Dr West pointed out that it could be a great opportunity to facilitate targeted therapy research if patients with an identified marker for which there is an investigational agent have access to clinical trials with those agents. "If such research opportunities are not available, however, I fear it is likely that a policy of broad genomic testing is more likely to escalate only frustration and costs, without a demonstrable improvement in outcomes for cancer patients," he said.
Given the current level of data, which consist primarily of retrospective data and anecdotal reports of "remarkable results" for selected patients with uncommon to rare mutations, a policy of favoring "broad molecular testing for all cancer patients is little more than a lottery, with highly visible winners, but far more who end up losing," Dr West added.
Report Urges Widespread Genomic Testing
The report outlines a lengthy list of goals and recommendations for making widespread genomic testing a reality, while at the same time making sure that patient privacy is protected.
One recommendation is to centralize genetic testing of patients in the NHS and set up a national network. This would make the process more standardized and ensure that all patients had equal access to testing. Currently, genetic testing is conducted at 25 regional laboratories and several smaller centers.
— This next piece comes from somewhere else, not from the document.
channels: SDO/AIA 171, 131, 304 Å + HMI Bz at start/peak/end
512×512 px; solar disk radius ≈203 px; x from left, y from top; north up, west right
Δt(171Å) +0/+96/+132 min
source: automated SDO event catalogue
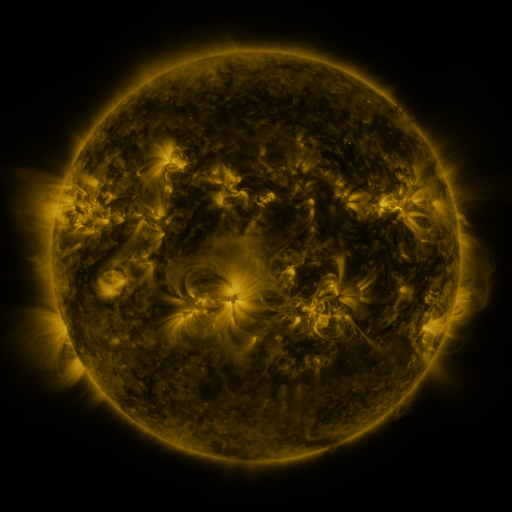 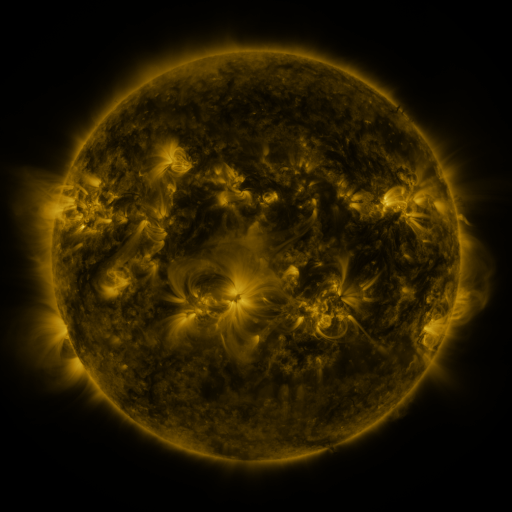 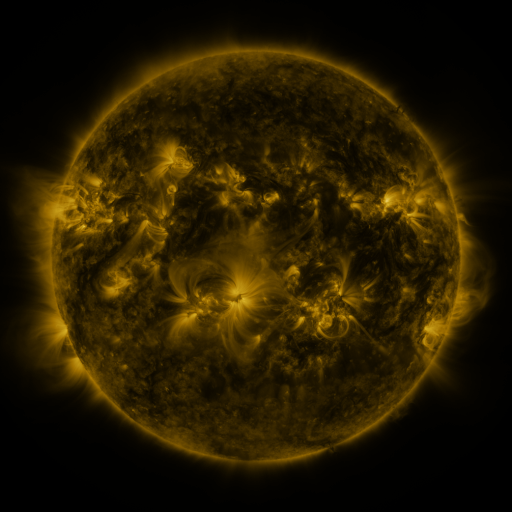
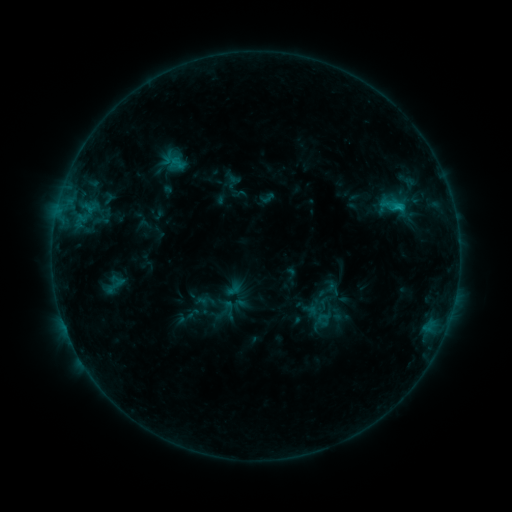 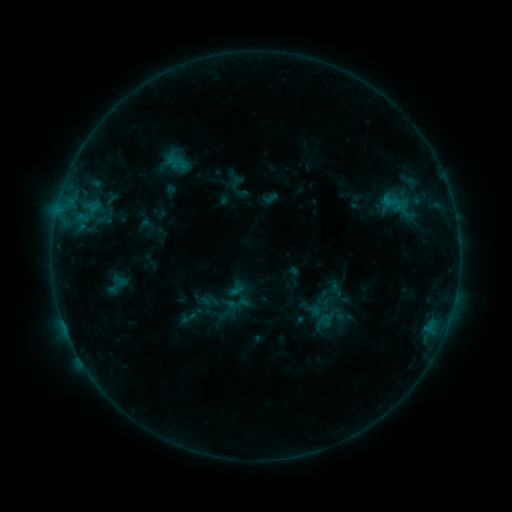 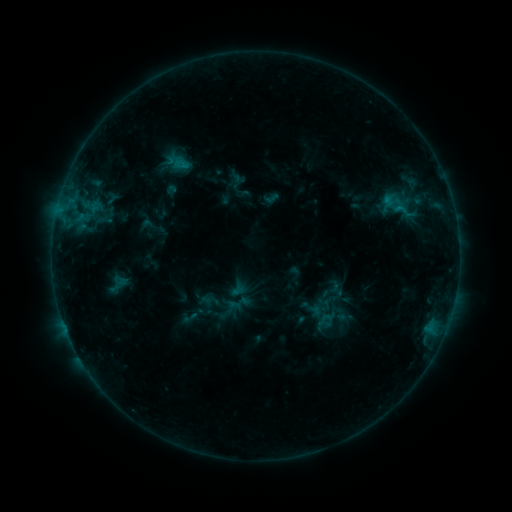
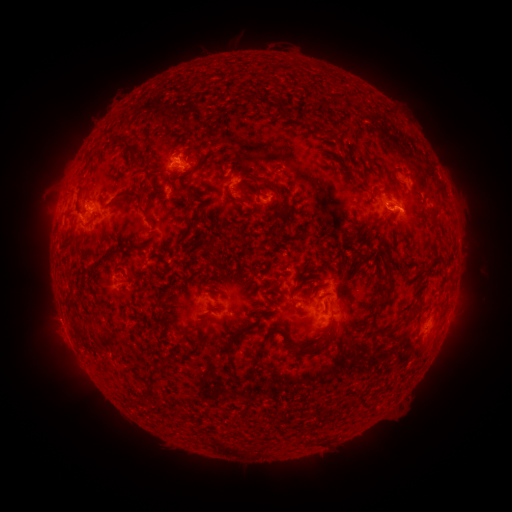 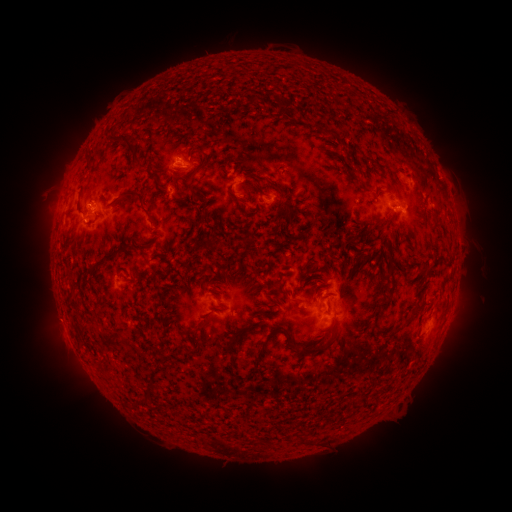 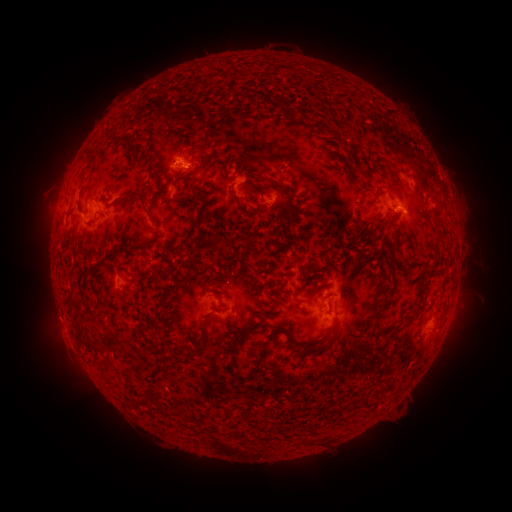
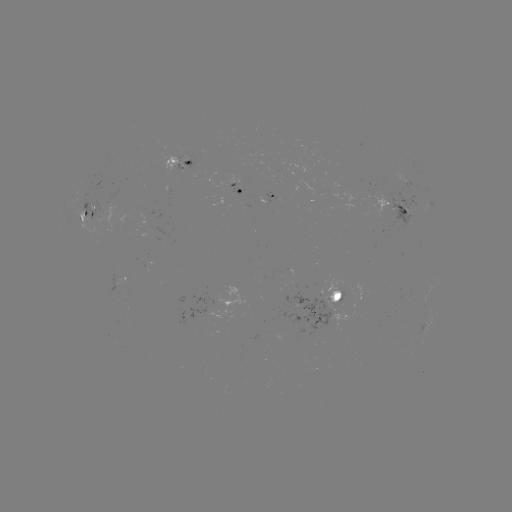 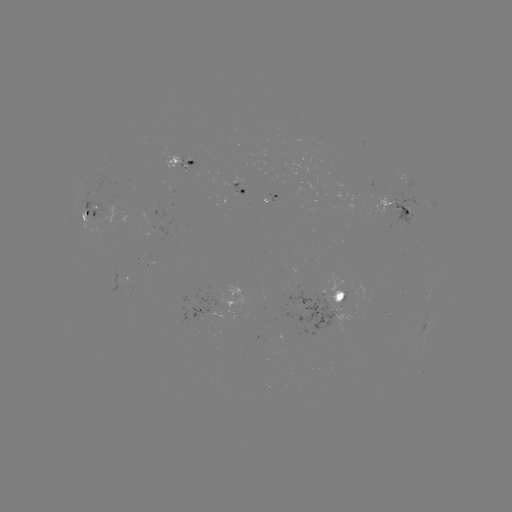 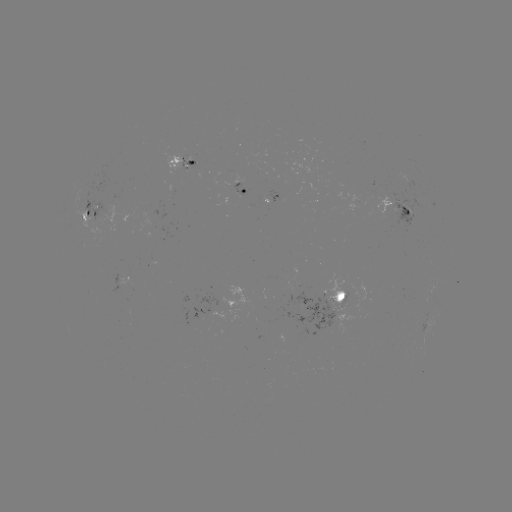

Another is to set up a new National Genomics Board, which would oversee the expansion and development of genomic services.
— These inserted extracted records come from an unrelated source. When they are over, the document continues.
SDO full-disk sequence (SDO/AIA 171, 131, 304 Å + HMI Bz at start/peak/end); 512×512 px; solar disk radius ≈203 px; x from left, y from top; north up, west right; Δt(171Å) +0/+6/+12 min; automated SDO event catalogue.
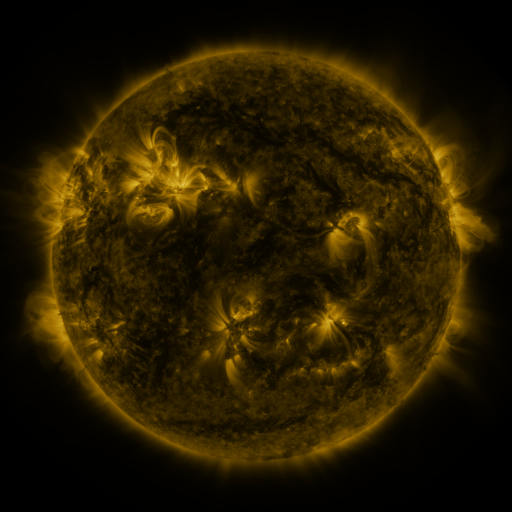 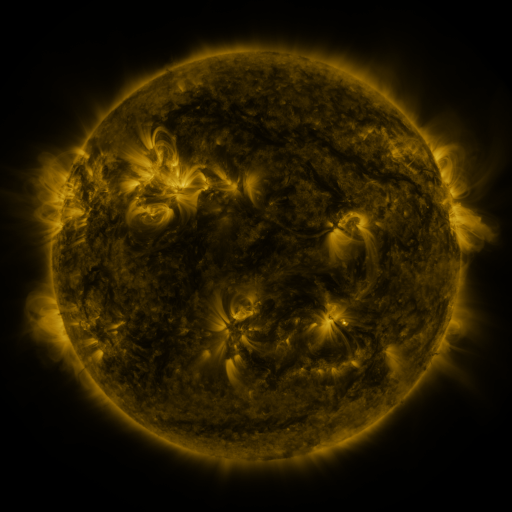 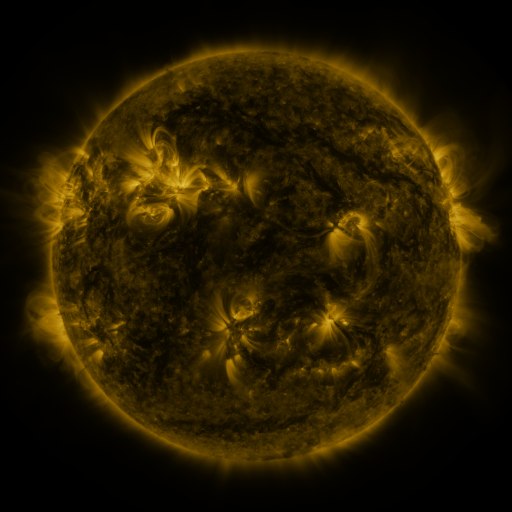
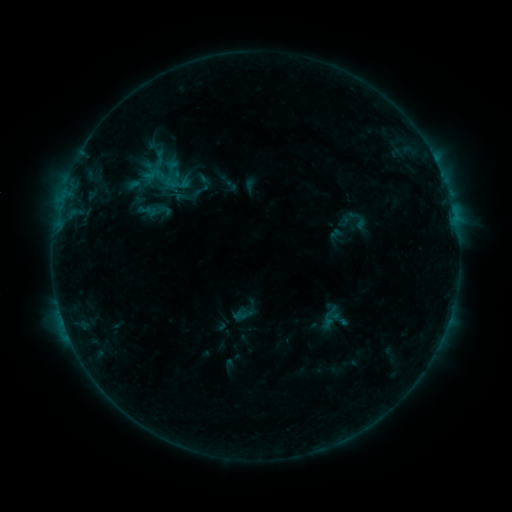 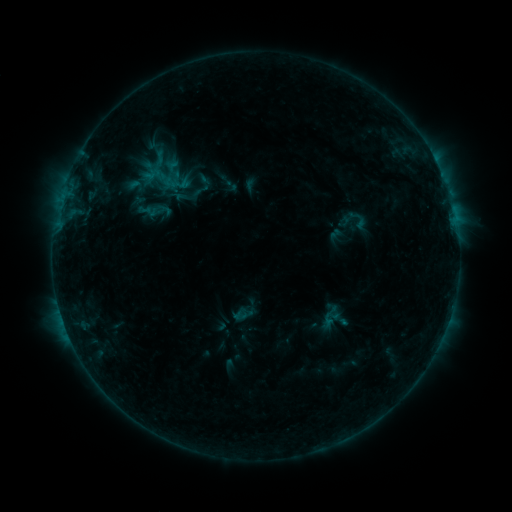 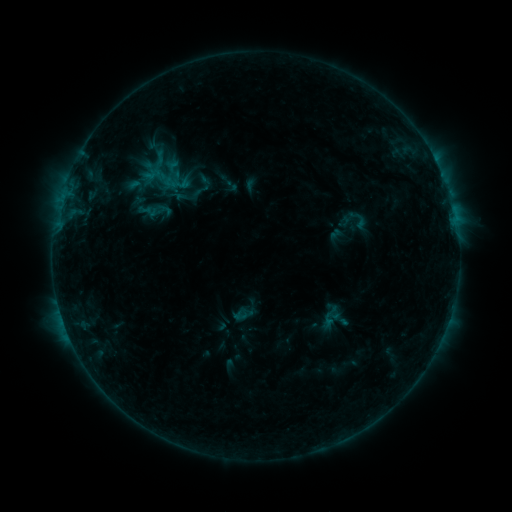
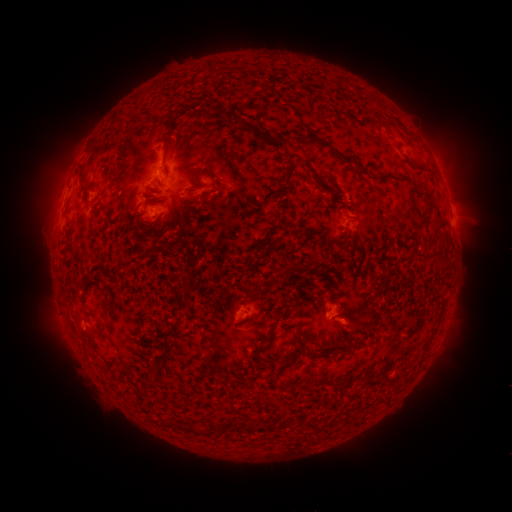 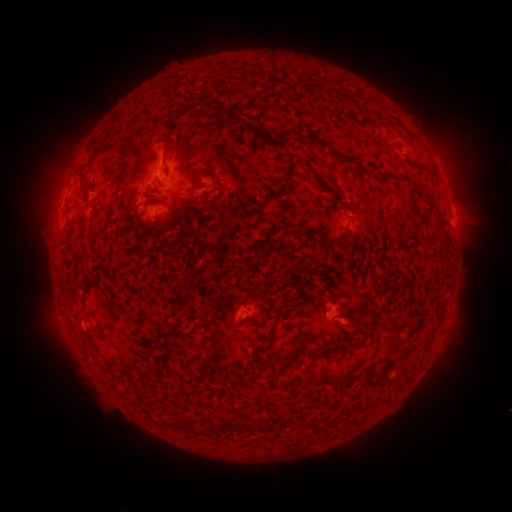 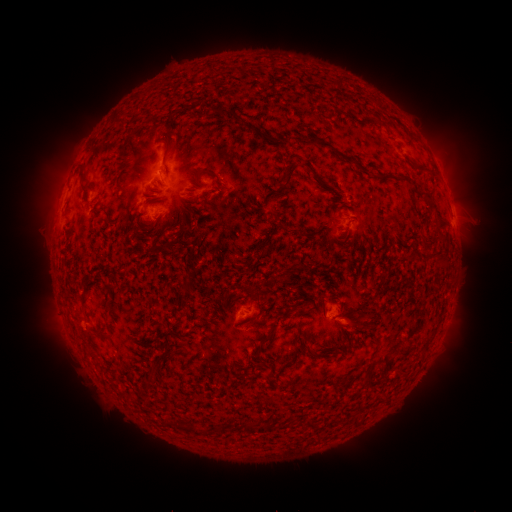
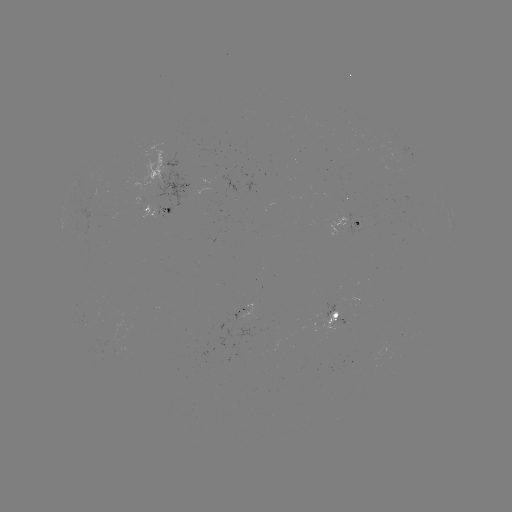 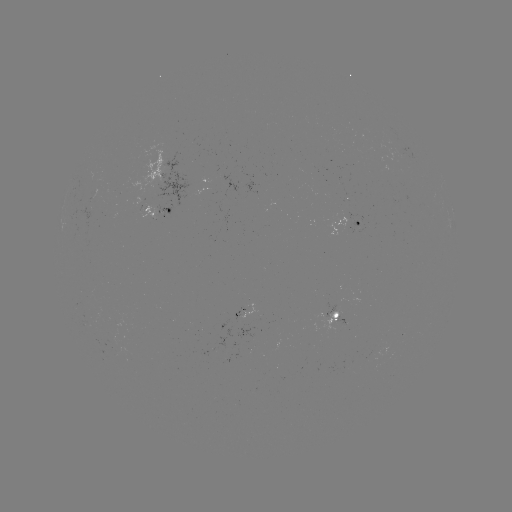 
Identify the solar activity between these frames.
no flare in any classed list; no EUV-trigger detection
The establishment of genetic testing would likely make cancer screening programs more effective by targeting the screening at individuals who are most likely to benefit and least likely to be harmed, the report suggests. Screening for breast, prostate, colorectal, and lung cancer provides the most immediate opportunities, it adds.
Dr Davies does acknowledge that patients will have concerns about privacy and the protection of their personal data and that they may struggle to grasp the full concept of what genetic testing can accomplish. "The field of genomics is complex, and we cannot expect patients to understand it readily," she writes. "As members of clinical teams we must engage patients and the public and develop real partnerships."
Key to this process is having a short, simple, understandable, and workable consent process for patients to choose how confidential genomic data about them are used.
The report also highlights gaps in infrastructure, public engagement, organization of research, and provision of services that need to be addressed in order to implement the proposed policies.